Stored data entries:
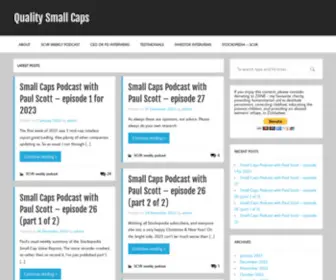 Qualitysmallcaps.co.uk(Paul Scott's website for UK small cap investors) Screenshot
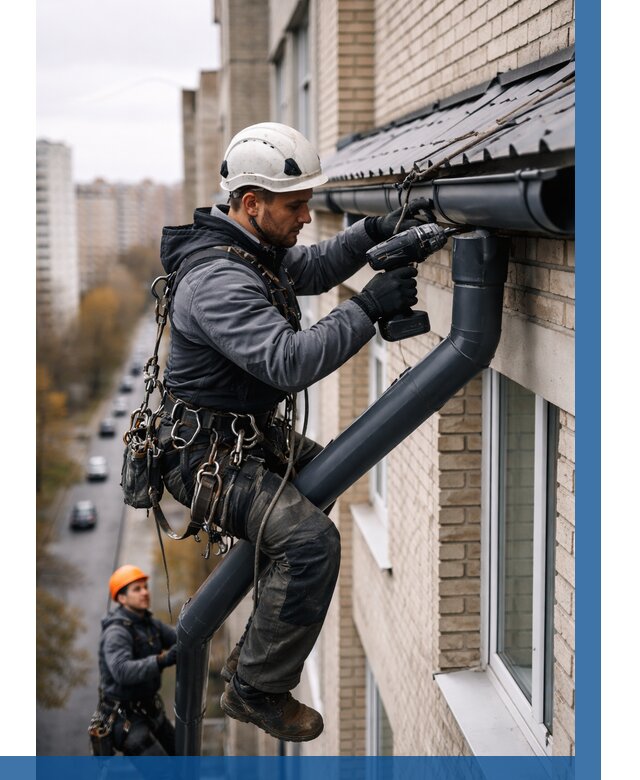 Монтаж водосточной системы на здании в Рыбинске от 5204 р. | ВЫСОТНИК-Рбн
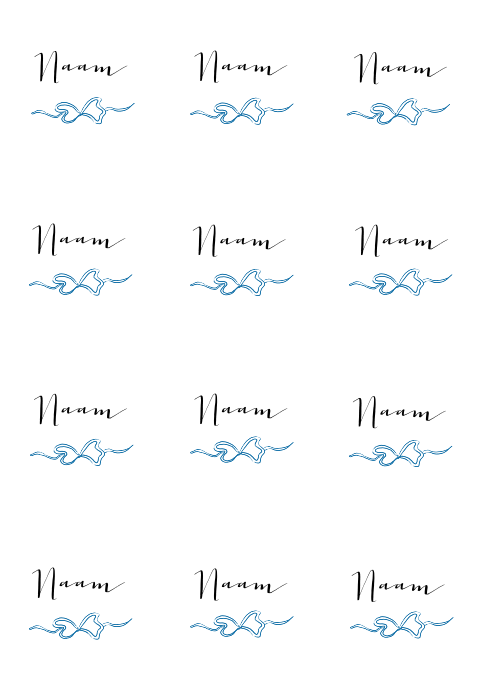 Naamkaartjes bruiloft vierkant blauw strikje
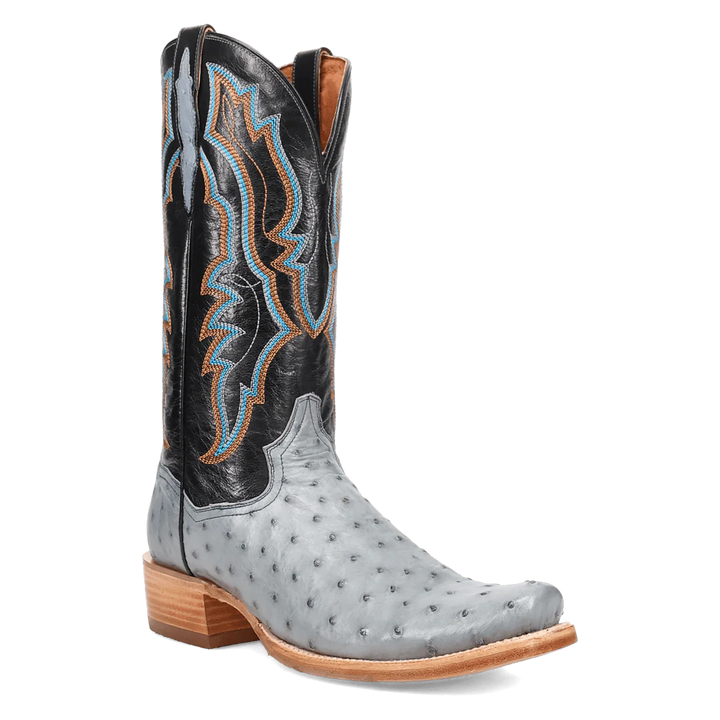 Dan Post® Brady Full Quill Ostrich Boot – DP5191 (Tan Ostrich / Navy Shaft)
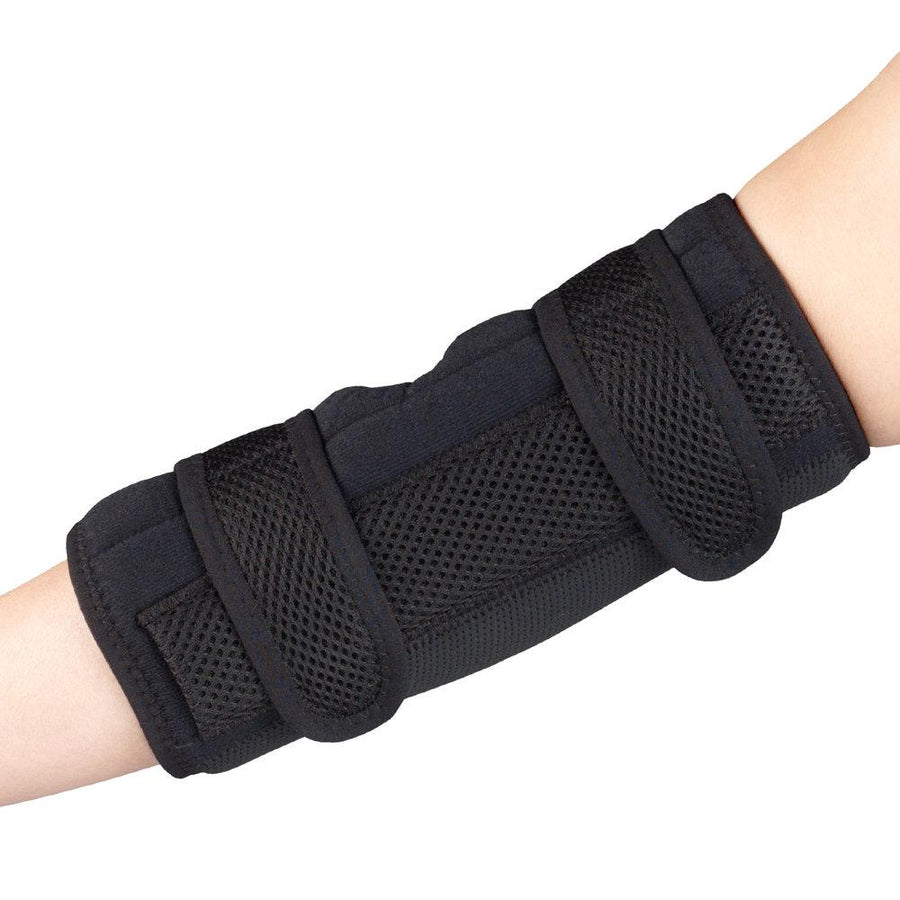 EA/1 OTC MAXIMUM ELBOW NIGHT SPLINT SUPPORT L (11 - 13 1/2") DUAL STRAPS & REMOVABLE SPLINT BLACK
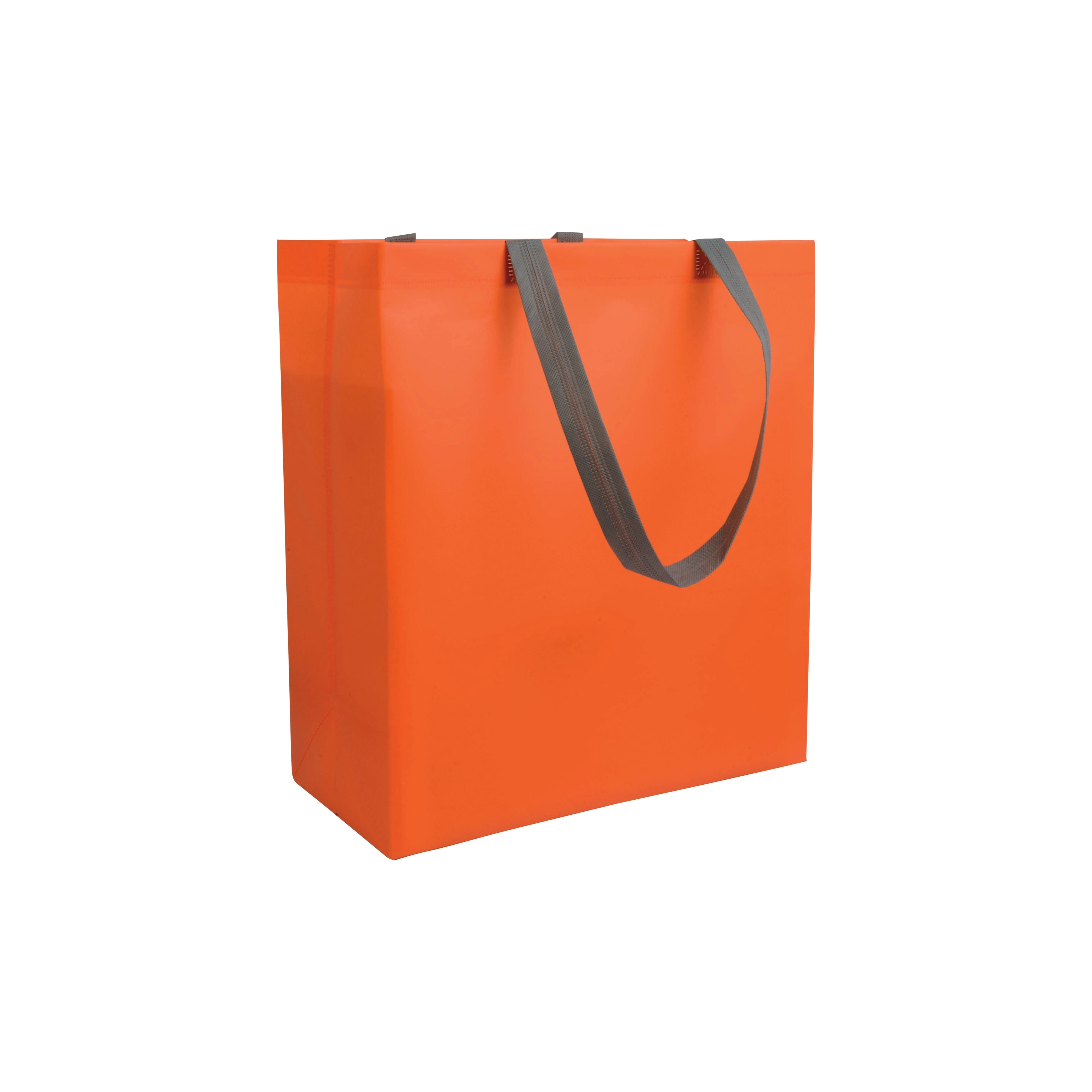 Immagine Shopper con soffietto in TNT laminato 100 g/m2 termosaldato, manici corti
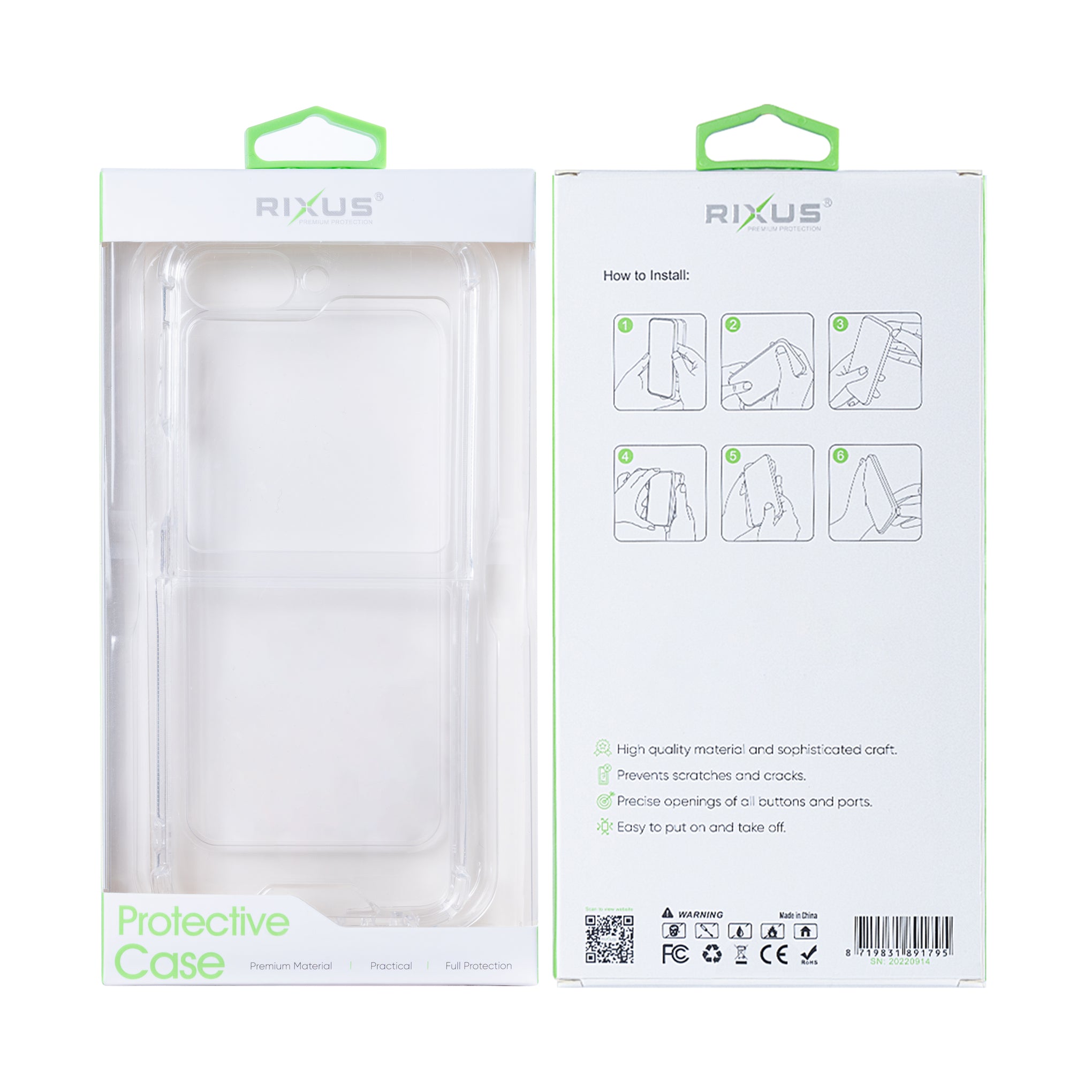 Rixus Anti-Burst Case For Samsung Galaxy Z Flip6 Clear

▸ Work item:
Copy out the text of every line in the listing above, word for word, omitting the pictures.

▸ Exercise solution:
 Qualitysmallcaps.co.uk(Paul Scott's website for UK small cap investors) Screenshot
 Монтаж водосточной системы на здании в Рыбинске от 5204 р. | ВЫСОТНИК-Рбн
 Naamkaartjes bruiloft vierkant blauw strikje
 Dan Post® Brady Full Quill Ostrich Boot – DP5191 (Tan Ostrich / Navy Shaft)
 EA/1 OTC MAXIMUM ELBOW NIGHT SPLINT SUPPORT L (11 - 13 1/2") DUAL STRAPS & REMOVABLE SPLINT BLACK
 Immagine Shopper con soffietto in TNT laminato 100 g/m2 termosaldato, manici corti
 Rixus Anti-Burst Case For Samsung Galaxy Z Flip6 Clear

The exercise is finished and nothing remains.